China’s moves on its periphery. Belarus’ economy minister said China will provide $235 million to build a new national football stadium and a world-class swimming pool in Minsk. The goal apparently is to make Belarus a sports hub in Eastern Europe. Half a world away, Papua New Guinea’s prime minister, James Marape, said yesterday that, in a meeting with the Chinese ambassador, he requested that China refinance Papua New Guinea’s national debt of roughly $7.8 billion. Two weeks ago, Marape also said he wanted to steer his country’s relationship with Australia, the regional power of the South Pacific, away from an “aid-donor” relationship within the next 10 years. If his strategy for doing so is to simply rely more on China, Canberra will not be happy.

North Korea fires more missiles. For the fourth time in two weeks, North Korea conducted a test launch of short-range missiles. North Korea’s Central News Agency said the missiles flew across Pyongyang before hitting a targeted islet in the East Sea. In a statement, the North Korean Foreign Ministry said it was upset at U.S.-South Korean joint military exercises slated to begin this Sunday and threatened a “reconsideration” of previous understandings and a potential “new path” for its foreign policy if the drills go ahead. Meanwhile, North Korean media hinted that South Korea should consider scrapping its intelligence-sharing agreement with Japan as a result of the ongoing South Korea-Japan trade spat. Seoul has thus far said only that the foreign ministers of South Korea, Japan and China may gather for a trilateral meeting in August ahead of a broader summit later this year. They will reportedly discuss potential joint efforts to secure North Korean denuclearization.

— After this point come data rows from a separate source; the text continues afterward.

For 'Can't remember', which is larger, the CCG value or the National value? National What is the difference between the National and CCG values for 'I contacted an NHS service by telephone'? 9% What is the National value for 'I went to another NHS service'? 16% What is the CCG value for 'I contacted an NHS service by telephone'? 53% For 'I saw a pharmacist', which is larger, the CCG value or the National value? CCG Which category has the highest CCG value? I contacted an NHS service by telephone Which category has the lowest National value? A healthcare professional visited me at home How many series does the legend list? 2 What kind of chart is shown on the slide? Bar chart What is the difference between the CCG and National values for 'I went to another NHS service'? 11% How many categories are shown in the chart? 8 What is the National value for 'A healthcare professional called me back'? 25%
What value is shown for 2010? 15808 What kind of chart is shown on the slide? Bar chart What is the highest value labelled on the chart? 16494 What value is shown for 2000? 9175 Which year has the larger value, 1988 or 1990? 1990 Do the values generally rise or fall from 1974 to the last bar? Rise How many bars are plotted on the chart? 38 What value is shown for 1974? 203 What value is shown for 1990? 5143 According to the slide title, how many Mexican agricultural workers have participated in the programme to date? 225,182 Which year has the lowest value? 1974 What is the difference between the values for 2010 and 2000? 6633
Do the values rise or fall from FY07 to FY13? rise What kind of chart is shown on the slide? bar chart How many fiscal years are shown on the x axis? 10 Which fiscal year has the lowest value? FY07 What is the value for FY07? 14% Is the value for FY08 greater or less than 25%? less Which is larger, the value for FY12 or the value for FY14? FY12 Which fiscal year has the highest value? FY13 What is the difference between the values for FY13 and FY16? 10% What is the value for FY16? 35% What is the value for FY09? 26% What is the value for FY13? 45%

Turkey and the U.S. agree for once. Turkey’s Defense Ministry announced that Ankara and Washington have agreed to establish and jointly operate a safe zone in northern Syria. The agreement comes after some fiery language from both sides over the weekend. Turkey’s defense minister said after a meeting today that, from Turkey’s perspective, the U.S. had “come closer to [Turkey’s] opinion” and displayed a more “constructive approach.” Considering all the talk about deteriorating U.S.-Turkey relations, the agreement is somewhat surprising. It’s also unclear what this means for the U.S.-backed Syrian Democratic Forces. If Turkey is really happy about its agreement with the U.S., it likely got assurances on the status of Syrian Kurds east of the Euphrates.